IoT, privacy e sicurezza. Luci e ombre

Che cosa succede quando ogni oggetto o device collegato diventa una porta di accesso per attacchi alla privacy e alla sicurezza della persona e dell’azienda?

Con il termine Internet of Things (IoT) si fa riferimento a infrastrutture nelle quali innumerevoli sensori sono progettati per registrare, processare, immagazzinare dati localmente o interagendo tra loro sia nel medio raggio, mediante l’utilizzo di tecnologie a radio frequenza (per es. RFID, bluetooth etc.), sia tramite una rete di comunicazione elettronica. I dispositivi “intelligenti” non sono solo i computer o gli smartphone, ma oggetti di utilizzo quotidiano, nati senza una vocazione digitale, che diventano tali in quanto accedono alla rete e sono tra loro interconnessi. Innumerevoli le applicazioni: gli oggetti indossabili (wearable), gli oggetti in casa controllati da uno smartphone (gestione automatica degli impianti di illuminazione, climatizzazione, gestione degli elettrodomestici o dei sistemi di videosorveglianza e sicurezza), contatori intelligenti (per la gestione dei consumi o l’ottimizzazione della distribuzione).

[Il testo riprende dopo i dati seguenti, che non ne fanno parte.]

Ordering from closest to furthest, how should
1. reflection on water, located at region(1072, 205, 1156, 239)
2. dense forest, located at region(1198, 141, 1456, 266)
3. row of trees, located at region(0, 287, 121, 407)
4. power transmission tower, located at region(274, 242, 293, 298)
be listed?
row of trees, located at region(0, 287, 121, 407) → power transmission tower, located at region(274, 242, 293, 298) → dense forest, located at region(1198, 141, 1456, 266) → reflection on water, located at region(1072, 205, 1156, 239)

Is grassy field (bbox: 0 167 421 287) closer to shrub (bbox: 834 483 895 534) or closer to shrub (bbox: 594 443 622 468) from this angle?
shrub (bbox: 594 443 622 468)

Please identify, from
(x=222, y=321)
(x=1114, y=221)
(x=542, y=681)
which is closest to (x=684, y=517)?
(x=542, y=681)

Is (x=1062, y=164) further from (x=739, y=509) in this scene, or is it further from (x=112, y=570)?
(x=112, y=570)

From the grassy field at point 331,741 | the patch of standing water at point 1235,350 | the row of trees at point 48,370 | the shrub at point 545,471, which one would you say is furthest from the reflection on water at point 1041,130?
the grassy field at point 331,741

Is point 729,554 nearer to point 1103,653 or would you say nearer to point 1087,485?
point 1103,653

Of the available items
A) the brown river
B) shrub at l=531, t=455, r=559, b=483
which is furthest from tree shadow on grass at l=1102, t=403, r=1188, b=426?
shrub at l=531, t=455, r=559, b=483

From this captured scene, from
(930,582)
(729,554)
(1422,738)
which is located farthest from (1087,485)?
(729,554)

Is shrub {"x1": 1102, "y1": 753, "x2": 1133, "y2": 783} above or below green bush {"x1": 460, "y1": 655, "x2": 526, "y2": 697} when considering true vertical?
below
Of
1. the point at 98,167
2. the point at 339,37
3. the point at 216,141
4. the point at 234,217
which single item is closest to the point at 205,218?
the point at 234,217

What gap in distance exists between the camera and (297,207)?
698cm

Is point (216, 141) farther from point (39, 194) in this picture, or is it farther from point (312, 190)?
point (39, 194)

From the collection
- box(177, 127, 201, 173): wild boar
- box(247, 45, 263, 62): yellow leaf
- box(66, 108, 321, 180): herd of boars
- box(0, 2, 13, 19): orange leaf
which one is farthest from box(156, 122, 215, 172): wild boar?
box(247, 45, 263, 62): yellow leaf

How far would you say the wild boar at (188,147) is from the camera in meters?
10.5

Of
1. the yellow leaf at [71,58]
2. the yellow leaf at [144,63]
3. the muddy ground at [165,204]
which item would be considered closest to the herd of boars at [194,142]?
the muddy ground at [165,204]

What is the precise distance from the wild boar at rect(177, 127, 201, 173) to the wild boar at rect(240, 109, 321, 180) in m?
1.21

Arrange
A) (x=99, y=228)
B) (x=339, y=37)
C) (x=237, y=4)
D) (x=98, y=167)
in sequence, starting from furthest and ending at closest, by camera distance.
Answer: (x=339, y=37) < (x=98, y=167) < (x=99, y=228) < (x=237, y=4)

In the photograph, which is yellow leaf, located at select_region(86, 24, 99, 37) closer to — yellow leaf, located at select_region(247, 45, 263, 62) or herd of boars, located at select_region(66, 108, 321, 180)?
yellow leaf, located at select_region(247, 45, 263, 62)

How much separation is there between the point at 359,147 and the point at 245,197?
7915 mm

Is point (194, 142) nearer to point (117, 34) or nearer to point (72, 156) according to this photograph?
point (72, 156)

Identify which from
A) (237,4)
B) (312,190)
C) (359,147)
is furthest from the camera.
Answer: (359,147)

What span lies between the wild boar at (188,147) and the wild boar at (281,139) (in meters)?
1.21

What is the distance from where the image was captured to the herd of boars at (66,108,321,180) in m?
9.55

Ma chi si preoccupa di verificare come vengono gestiti i nostri dati, sia dal punto di vista di privato cittadino che di lavoratore? Se la tecnologia ci abbaglia con applicazioni impensabili fino a pochi anni fa che hanno una diffusione immediata sul largo pubblico, dall’altro lato dobbiamo stare attenti alle zone d’ombra. Su oltre trecento dispositivi elettronici connessi a Internet, più del 60 per cento non ha superato l’esame dei Garanti della privacy di 26 Paesi. È quanto emerge dall’indagine a tappeto (“sweep”) a carattere internazionale, avviata lo scorso maggio dalle Autorità per la protezione dei dati personali appartenenti al Global Privacy Enforcement Network (GPEN), di cui fa parte anche il Garante italiano, per verificare il rispetto della privacy nell’Internet delle cose. I riscontri raccolti dagli esperti delle Autorità, su più di trecento apparecchi delle principali società del settore, hanno fatto emergere, a livello globale, gravi carenze nella tutela della privacy degli utenti. Il punto di attenzione è il fatto che il device o l’oggetto diventa una porta di potenziali attacchi alla privacy e alla sicurezza della persona e dell’azienda: ne sono un esempio i recenti attacchi che nascono da una vulnerabilità di un sistema IoT (elettrodomestici o sistemi di videosorveglianza).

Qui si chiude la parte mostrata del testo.